Proportion Adds Value to Property in Boston

28 05 2010

We can make a Beacon Hill anywhere This past weekend I drove down to Boston from southern New Hampshire to meet a friend who was visiting for the weekend.  As we walked around town we wandered into the Beacon Hill area. This is the old heart of the town and full of elegant 18th-century terraced homes. They are built in a variation of the style that in England we would call Georgian. I’m not sure what it is called here, perhaps ‘colonial’ style? These are right at the top end of the price range for property in Boston.

Why are they so sought after? Well location will have a lot to do with it certainly. You would probably pay a fortune for the ugliest shoebox here if it could take a bed. But I would say also that their beauty is a big factor too. Beauty adds value because it stimulates greater demand and pushes the price tag up. And why are they beautiuful? Two hundred years of New England weather softening the edges on the red-brick or cobblestone forms probably adds something. But it is more than this. The main reason, I suggest, is their harmonious proportions.

What struck me about these houses is how simple and reproducible their design is. They have a simple symmetrical arrangement of windows, one above the other, and a pointy roof.  There is some decorative work around the doors and the windows, but it could never be called flamboyant. If I knew about building materials then I reckon I could design one myself. Yet despite their simplicity they look good and it is as a result of the traditional proportionality.

Given this simplicity and the value that beauty adds to buildings, I am surprised that it hasn’t occurred to more developers and architects to study traditional proportion and use it, if only for economic reasons.

Look at the photos in this article. Notice how in every case the window size varies, storey to storey, so that the first is to the second as the second is the third and so on. When this rhythmical progression corresponds to the traditional pattern then the result is elegance. Sometimes the order changed around slightly so that it is not always the largest at the bottom. The dimensions of the first and second might be changed so the biggest storey is always the main living area. These architects didn’t play tricks – they put things where you expected them to be, so that the outward signs give an indication of the internal purpose. Similarly, the main door is always more prominent than the servants’ entrance. (You can’t count on this now. I was at an art gallery recently, which was a modern building made completely of reflective glass and the doorway was indistinguishable from any other panel. There was no indication through the external design where the door was. In fact it was placed offset to one side in a counter-intuitive position, presumably deliberately. I had to wait until I saw someone coming out before I knew where I could get in!)

Coming back to Beacon Hill, I am convinced that these houses  looked just about as good the day they were built and if anyone chose to conform to these basic patterns today, then it would look good and sell at a high price. This has to be the simplest way for an architect to add greatest value for minimal investment of time and money. There is no need for pastiche – we are not bound slavishly to follow the decorative style of the period in every way, but provided the principles are adhered to, then here is way for modern architect to stand out from the crowd. The mathematics is relatively simple (I have presented it all in an article about proportionality, here).

So come on architects and town developers. Here’s your chance to make a killing. So let’s see a new Beacon Hill in the US! (I am available to consult on the project, by the way, at a very reasonable hourly rate!)

-------

■ Written exercise ■
Rewrite the essay on Boston house proportions from "Proportion Adds Value" to "property in Boston.", putting "Back Bay" wherever "Beacon Hill" appears.

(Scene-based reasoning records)
-------

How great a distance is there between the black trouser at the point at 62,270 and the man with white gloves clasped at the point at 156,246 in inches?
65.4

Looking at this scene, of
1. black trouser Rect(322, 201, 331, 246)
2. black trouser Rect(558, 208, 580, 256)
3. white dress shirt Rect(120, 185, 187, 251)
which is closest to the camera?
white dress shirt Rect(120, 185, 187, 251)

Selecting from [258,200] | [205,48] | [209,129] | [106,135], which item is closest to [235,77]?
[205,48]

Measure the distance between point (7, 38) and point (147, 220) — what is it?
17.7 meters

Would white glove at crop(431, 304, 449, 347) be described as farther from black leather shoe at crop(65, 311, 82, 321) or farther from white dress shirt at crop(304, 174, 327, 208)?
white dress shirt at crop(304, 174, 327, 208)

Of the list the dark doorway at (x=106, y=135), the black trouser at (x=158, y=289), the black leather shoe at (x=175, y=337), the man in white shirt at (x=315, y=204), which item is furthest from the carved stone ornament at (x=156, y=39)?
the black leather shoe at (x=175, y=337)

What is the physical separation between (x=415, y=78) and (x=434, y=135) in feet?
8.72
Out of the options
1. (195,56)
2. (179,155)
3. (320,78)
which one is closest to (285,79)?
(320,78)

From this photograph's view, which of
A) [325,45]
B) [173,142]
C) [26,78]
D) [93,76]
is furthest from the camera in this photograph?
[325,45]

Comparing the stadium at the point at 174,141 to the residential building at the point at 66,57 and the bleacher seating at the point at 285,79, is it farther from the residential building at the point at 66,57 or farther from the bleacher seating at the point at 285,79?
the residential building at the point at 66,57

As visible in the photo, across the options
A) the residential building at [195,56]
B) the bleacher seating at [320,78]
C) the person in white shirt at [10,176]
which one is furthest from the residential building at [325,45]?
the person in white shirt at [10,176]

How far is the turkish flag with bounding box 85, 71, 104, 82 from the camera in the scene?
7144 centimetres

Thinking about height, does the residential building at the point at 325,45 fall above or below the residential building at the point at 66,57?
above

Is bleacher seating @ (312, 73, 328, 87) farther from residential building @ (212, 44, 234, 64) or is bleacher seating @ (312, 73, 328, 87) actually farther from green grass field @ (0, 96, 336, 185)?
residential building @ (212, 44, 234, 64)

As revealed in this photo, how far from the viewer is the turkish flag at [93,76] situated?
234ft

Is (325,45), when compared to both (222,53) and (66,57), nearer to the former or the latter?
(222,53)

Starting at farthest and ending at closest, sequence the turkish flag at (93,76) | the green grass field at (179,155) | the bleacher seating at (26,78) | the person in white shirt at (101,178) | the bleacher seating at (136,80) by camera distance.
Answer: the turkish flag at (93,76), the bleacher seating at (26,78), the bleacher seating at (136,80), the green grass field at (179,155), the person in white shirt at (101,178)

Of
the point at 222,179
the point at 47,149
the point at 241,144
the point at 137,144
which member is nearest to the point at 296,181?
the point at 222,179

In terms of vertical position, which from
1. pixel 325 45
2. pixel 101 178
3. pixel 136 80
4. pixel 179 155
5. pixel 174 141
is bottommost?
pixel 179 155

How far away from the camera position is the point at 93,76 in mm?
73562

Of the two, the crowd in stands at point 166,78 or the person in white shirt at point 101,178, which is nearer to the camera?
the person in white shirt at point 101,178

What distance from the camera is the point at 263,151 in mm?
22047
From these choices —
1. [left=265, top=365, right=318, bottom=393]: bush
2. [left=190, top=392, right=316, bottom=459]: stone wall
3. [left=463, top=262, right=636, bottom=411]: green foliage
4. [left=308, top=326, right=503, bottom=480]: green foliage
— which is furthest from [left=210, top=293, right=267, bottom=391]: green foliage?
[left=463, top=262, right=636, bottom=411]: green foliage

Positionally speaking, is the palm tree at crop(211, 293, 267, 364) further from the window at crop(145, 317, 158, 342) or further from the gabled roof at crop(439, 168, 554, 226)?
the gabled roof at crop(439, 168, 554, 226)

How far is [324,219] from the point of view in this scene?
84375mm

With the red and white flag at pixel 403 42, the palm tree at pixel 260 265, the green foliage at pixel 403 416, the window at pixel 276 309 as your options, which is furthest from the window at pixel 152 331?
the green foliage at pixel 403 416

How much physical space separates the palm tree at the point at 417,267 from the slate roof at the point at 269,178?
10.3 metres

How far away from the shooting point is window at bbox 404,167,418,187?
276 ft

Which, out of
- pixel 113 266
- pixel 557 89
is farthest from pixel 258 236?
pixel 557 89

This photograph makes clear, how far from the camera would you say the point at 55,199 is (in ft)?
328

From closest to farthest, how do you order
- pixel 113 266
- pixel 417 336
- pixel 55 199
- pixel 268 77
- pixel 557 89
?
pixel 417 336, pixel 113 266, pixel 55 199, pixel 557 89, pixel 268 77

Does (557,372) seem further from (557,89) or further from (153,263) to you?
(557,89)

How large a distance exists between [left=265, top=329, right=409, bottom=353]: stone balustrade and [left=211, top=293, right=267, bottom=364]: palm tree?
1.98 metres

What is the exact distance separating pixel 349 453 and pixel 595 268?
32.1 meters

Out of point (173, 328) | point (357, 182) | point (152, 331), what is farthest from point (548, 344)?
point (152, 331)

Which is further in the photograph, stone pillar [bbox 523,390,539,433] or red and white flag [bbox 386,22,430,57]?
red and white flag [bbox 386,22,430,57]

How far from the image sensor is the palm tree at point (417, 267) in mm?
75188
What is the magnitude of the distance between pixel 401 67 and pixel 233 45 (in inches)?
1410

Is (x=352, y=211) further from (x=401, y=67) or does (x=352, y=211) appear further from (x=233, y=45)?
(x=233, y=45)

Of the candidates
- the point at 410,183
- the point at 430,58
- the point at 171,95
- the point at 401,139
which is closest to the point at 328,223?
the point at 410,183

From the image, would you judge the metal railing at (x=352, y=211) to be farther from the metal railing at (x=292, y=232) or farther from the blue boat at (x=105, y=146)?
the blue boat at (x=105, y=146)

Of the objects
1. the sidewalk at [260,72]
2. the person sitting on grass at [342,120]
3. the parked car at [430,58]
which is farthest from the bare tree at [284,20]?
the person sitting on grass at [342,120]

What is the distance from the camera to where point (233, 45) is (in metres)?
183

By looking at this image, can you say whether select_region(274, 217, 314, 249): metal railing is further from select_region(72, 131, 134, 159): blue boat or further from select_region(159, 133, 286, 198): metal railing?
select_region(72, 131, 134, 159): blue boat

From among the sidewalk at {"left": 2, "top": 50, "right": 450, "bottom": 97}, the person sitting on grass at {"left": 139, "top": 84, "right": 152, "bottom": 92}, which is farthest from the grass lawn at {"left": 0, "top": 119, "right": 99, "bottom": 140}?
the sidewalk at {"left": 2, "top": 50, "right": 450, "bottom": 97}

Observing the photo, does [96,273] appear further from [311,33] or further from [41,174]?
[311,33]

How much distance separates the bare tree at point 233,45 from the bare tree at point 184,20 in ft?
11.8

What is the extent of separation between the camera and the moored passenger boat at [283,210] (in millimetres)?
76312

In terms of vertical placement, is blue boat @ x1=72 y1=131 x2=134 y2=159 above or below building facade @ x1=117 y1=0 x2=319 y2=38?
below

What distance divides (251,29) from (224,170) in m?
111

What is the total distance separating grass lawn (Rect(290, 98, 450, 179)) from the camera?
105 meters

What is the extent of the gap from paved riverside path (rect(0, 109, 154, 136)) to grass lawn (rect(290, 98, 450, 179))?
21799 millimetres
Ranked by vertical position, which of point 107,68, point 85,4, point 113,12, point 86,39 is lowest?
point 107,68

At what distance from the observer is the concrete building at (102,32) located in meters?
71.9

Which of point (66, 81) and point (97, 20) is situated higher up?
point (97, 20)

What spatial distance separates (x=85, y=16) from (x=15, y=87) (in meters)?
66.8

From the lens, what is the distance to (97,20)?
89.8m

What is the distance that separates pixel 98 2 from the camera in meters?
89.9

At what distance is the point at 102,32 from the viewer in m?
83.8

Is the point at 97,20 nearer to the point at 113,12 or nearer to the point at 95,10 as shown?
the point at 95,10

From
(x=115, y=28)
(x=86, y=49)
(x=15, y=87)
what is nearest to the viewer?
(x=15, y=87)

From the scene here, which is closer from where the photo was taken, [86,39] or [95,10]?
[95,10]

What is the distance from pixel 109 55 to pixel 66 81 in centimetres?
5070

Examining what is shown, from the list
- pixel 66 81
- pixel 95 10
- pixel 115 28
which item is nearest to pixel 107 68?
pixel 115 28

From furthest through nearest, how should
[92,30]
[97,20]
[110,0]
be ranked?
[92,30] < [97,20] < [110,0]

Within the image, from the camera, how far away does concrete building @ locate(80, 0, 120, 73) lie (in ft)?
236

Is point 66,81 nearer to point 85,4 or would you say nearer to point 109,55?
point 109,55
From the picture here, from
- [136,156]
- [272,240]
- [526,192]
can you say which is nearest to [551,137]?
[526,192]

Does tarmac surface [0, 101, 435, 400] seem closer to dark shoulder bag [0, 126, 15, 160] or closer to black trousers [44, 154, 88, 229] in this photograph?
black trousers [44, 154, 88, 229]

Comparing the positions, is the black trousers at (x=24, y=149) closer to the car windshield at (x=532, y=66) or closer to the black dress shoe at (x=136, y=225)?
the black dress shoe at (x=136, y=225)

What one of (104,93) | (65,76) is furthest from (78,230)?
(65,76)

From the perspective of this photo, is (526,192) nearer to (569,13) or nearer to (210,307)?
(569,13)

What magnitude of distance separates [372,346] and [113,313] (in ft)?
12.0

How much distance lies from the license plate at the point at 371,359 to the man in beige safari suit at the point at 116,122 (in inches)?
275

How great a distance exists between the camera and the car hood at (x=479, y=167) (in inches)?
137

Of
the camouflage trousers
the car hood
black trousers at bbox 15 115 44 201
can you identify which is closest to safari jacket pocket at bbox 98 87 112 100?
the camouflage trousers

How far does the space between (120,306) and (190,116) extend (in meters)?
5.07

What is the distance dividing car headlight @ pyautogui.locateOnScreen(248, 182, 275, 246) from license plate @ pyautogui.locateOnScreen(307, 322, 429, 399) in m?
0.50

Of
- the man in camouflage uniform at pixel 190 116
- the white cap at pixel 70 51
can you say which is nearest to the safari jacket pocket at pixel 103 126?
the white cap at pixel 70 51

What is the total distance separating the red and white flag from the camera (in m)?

-------

■ Result of the task ■
Proportion Adds Value to Property in Boston

28 05 2010

We can make a Back Bay anywhere This past weekend I drove down to Boston from southern New Hampshire to meet a friend who was visiting for the weekend.  As we walked around town we wandered into the Back Bay area. This is the old heart of the town and full of elegant 18th-century terraced homes. They are built in a variation of the style that in England we would call Georgian. I’m not sure what it is called here, perhaps ‘colonial’ style? These are right at the top end of the price range for property in Boston.